Whether or not Manvel Grigoryan was chosen as the first high-ranked official to make an example out of because there were already rumors about goods for the army being stored at his home, clearly the eventual detailed disclosure of the findings had a strong psychological effect. The videos showing embezzled donations for the army together with children’s letters sparked mass outrage and helped to break the RPA’s resistance, undermining speculation that the attacks against Grigoryan were politically motivated.
Additional steps to tackle corruption and organized crime have already followed. In recent weeks, the police have apprehended a dozen “thieves in law” and a number of their associates (Aravot.am, June 20). Former defense minister Seyran Ohanyan, who had occupied the post in 2016, has been interrogated as a witness regarding the misappropriation of funds (News.am, June 20). Even more significantly, law enforcement has conducted searches of premises de facto belonging to Vachagan Kazaryan, the head of former president Serzh Sargsyan’s security detail; reams of documents and large amounts of cash have reportedly been seized (Factor.am, June 21).

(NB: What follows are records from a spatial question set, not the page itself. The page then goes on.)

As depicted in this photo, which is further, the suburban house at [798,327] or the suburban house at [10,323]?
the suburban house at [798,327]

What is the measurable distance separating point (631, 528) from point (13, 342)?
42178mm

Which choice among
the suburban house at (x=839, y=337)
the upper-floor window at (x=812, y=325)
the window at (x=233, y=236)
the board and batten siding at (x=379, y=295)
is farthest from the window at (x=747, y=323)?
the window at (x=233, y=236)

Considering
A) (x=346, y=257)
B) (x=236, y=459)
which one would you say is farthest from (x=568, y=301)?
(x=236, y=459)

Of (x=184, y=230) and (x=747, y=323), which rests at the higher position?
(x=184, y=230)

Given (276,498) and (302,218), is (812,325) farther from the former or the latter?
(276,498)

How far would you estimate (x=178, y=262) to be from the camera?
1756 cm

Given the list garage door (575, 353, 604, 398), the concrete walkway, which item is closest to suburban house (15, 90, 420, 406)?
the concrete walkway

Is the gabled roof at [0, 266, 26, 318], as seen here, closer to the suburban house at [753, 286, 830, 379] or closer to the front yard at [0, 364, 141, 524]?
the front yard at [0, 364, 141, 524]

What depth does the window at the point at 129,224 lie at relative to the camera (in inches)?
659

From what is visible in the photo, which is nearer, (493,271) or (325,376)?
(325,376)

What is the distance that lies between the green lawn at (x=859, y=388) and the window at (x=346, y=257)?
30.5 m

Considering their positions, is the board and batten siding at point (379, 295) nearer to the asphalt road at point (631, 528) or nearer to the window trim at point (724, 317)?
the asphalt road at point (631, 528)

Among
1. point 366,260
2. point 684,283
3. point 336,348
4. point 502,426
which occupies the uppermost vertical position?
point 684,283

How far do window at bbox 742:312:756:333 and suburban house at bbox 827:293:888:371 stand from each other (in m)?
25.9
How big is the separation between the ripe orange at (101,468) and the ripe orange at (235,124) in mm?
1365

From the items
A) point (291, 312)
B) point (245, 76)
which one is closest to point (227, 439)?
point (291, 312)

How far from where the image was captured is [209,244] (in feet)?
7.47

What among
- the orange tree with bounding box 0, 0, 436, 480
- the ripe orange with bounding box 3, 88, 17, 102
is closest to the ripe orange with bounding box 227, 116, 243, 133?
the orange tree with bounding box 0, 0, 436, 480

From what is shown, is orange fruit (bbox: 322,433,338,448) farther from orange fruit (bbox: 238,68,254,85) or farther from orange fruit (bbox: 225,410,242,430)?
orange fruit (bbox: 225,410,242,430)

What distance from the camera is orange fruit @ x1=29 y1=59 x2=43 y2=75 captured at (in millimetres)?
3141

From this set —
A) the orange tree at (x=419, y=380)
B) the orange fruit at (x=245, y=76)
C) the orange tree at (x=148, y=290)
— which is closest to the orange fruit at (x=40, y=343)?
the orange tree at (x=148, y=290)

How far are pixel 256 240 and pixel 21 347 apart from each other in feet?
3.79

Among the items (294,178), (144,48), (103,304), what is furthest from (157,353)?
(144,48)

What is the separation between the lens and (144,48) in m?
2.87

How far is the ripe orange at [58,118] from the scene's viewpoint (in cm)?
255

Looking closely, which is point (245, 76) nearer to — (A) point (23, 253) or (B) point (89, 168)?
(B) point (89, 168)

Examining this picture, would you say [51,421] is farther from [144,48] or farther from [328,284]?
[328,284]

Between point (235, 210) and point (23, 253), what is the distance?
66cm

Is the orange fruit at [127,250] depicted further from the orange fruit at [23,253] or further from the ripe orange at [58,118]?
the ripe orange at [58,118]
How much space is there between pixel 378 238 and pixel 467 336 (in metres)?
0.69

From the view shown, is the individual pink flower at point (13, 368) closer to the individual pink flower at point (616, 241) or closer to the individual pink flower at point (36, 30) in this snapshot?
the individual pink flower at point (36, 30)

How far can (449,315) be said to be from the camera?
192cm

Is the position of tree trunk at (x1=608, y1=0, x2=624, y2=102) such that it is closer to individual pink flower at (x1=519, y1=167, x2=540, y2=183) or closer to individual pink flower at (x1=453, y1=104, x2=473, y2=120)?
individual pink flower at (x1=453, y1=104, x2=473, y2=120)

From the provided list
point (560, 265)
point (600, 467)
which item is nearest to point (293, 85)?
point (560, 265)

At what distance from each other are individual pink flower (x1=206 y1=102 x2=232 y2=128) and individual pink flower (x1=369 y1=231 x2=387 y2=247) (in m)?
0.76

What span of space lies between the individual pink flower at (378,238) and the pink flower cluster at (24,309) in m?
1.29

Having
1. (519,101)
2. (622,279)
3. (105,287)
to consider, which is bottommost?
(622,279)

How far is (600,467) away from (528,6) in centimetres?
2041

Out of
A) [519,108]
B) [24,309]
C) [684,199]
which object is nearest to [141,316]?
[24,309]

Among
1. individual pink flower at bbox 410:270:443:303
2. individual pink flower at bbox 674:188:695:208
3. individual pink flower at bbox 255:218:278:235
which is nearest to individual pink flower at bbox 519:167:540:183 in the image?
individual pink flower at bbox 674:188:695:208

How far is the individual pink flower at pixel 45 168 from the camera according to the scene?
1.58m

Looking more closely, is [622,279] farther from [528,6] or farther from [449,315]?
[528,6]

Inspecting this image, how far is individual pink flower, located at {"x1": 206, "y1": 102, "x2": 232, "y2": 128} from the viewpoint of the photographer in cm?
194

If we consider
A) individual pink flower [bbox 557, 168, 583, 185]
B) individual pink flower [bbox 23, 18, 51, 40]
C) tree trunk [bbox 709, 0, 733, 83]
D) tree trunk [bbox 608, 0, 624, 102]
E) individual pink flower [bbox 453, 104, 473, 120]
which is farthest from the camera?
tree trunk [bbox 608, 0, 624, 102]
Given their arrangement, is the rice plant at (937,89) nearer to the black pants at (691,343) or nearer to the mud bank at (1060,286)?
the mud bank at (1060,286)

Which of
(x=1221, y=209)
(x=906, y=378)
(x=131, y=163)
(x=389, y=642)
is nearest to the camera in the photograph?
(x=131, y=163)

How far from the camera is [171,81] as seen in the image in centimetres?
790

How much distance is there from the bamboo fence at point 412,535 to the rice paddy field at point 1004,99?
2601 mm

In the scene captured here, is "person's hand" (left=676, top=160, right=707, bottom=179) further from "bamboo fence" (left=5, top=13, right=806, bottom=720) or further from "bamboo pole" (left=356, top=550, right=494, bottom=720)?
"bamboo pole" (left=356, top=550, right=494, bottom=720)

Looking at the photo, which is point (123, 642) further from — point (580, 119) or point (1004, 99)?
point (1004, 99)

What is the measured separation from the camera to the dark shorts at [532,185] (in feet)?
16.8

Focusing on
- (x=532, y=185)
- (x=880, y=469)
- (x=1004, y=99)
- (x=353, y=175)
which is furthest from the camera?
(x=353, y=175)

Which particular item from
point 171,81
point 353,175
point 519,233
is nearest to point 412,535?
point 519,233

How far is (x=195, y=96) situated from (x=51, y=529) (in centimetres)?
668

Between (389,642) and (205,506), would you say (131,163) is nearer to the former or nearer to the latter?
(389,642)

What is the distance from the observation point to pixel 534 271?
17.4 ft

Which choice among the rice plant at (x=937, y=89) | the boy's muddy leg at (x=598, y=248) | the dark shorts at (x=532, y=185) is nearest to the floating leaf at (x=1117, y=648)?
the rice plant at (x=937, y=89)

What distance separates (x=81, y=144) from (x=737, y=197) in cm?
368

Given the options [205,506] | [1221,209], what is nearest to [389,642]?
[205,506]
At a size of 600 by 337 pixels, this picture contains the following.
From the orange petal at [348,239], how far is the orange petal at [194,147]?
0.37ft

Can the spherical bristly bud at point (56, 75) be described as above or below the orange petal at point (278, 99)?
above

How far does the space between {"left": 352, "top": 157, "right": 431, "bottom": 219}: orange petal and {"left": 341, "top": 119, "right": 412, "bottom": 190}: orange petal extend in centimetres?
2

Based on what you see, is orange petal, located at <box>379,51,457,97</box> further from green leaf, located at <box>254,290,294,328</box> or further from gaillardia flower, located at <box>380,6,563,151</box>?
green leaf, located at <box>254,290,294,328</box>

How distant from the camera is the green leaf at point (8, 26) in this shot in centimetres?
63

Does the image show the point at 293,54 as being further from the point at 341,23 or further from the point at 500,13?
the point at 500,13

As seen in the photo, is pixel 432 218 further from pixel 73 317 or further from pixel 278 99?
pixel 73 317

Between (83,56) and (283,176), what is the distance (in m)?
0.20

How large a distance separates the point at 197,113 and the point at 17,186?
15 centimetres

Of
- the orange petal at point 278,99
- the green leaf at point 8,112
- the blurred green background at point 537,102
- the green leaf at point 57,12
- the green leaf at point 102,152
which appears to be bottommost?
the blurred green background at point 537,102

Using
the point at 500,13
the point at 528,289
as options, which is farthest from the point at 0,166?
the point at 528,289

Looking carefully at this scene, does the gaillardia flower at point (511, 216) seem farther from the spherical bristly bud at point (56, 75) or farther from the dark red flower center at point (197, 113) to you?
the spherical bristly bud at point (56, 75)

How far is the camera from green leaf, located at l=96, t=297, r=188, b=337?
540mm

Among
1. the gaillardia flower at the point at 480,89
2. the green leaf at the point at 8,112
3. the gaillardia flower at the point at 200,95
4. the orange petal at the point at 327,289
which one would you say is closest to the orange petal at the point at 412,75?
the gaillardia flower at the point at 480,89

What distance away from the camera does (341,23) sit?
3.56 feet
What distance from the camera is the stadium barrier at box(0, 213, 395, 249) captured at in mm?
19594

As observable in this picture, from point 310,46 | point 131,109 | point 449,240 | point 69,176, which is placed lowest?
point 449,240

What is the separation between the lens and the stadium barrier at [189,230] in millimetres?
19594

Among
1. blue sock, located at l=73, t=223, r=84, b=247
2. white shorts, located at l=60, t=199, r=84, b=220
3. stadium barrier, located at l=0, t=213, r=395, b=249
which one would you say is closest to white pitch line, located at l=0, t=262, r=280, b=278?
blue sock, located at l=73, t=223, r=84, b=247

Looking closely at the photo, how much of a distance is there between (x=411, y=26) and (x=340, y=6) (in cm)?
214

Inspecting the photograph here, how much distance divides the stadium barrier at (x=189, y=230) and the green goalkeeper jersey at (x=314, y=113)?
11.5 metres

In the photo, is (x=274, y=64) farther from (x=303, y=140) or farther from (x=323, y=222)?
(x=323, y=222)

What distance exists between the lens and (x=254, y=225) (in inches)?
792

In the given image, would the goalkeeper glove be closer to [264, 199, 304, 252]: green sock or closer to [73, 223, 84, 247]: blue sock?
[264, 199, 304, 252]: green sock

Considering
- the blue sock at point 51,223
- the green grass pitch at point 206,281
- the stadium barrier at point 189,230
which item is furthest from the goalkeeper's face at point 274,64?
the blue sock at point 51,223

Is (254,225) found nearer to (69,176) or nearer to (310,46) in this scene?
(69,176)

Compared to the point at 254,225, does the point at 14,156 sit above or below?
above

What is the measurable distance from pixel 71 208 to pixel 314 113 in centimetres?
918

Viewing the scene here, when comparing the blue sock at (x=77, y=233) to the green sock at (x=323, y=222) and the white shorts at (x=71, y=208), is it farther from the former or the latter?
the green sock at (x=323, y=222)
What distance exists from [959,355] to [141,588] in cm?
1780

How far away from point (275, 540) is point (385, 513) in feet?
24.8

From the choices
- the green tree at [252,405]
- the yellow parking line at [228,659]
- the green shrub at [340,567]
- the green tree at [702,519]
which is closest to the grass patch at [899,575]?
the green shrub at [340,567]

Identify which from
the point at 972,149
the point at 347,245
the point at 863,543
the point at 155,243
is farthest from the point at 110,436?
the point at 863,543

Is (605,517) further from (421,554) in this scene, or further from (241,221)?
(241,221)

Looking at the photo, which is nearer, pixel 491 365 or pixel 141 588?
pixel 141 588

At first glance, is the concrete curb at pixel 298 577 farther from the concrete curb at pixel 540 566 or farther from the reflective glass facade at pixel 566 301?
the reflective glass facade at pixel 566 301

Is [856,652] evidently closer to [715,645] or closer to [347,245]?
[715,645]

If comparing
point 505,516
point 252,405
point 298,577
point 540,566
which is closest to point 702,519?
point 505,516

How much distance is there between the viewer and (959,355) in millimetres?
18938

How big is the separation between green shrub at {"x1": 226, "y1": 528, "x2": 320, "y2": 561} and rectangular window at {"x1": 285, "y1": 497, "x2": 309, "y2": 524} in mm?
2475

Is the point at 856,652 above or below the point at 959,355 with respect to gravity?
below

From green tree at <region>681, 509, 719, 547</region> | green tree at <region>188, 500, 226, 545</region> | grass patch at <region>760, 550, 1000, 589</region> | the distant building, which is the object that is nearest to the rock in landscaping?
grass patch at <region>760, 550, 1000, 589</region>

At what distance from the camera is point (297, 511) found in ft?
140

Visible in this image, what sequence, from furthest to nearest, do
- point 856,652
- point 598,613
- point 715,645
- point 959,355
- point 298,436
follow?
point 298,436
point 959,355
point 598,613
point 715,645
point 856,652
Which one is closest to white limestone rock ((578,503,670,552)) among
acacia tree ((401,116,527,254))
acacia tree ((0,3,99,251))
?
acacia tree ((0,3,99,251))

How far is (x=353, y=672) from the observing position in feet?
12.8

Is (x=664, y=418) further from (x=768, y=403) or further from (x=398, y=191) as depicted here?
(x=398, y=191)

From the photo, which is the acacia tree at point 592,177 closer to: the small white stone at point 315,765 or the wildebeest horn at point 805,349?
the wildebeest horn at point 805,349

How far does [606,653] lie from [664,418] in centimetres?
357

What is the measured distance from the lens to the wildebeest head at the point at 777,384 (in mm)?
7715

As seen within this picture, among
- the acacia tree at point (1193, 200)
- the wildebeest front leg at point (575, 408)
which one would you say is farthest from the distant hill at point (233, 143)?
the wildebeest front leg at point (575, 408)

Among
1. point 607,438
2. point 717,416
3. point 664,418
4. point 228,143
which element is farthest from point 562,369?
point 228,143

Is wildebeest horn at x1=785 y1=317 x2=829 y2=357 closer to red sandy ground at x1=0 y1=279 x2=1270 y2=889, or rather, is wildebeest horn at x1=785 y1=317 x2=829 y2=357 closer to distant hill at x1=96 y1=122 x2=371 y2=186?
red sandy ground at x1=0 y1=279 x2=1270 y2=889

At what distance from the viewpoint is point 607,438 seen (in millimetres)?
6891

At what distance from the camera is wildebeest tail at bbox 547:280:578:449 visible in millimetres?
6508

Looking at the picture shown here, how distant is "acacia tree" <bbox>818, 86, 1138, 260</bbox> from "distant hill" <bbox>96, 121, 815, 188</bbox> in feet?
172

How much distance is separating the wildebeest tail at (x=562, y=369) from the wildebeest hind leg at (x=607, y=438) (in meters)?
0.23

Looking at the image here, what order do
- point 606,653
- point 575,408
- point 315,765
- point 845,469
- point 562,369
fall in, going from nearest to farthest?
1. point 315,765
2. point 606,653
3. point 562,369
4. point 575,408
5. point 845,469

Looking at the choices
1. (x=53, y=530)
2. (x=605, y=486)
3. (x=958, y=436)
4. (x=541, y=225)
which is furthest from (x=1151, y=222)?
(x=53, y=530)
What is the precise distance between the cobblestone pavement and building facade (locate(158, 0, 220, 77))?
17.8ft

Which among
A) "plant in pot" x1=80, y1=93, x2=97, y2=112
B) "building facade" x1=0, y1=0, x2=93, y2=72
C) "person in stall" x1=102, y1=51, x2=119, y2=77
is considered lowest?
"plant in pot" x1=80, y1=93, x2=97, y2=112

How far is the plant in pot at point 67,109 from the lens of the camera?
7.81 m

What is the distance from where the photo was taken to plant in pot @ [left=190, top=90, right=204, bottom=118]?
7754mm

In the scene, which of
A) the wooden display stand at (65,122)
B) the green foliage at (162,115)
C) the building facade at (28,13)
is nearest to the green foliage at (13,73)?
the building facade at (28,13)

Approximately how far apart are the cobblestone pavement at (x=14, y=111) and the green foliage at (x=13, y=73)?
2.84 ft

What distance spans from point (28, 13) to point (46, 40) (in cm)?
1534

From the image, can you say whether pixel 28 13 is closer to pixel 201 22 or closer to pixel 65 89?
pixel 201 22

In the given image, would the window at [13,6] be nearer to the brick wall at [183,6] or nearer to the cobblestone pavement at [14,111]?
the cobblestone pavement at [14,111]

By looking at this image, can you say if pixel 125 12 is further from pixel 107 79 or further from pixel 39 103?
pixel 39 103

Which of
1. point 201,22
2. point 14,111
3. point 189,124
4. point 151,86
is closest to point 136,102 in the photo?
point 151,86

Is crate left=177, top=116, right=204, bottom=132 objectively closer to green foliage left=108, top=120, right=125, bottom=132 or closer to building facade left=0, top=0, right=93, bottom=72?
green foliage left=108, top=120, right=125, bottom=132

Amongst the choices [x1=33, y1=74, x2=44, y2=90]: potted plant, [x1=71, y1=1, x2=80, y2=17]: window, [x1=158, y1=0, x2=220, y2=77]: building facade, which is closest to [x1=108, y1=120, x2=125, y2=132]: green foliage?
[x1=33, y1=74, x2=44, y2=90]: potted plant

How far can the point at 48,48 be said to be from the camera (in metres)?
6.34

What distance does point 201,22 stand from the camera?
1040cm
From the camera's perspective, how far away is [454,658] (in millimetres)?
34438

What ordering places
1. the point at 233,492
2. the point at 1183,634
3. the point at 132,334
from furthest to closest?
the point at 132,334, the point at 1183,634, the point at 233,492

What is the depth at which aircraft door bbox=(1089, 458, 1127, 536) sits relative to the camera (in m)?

The Pashinyan government’s high approval rating is quite secure at the moment, and practical steps to tackle corruption further contribute to its popularity. The cabinet is highly dependent on such popular support, particularly considering the prospect of snap elections that may take place in a few months. Delaying high-level corruption cases, particularly those involving former top officials, would damage its reputation. So in the next few weeks, several new criminal cases involving retired and still acting high-level officials may be opened, and tensions with the formerly ruling factions are likely to grow. Mass support, with a large number of people still ready to take to the streets to protect the results of the revolution, remains crucial both to Pashinyan as well as to prevent a possible violent reaction by cornered representatives of the old regime.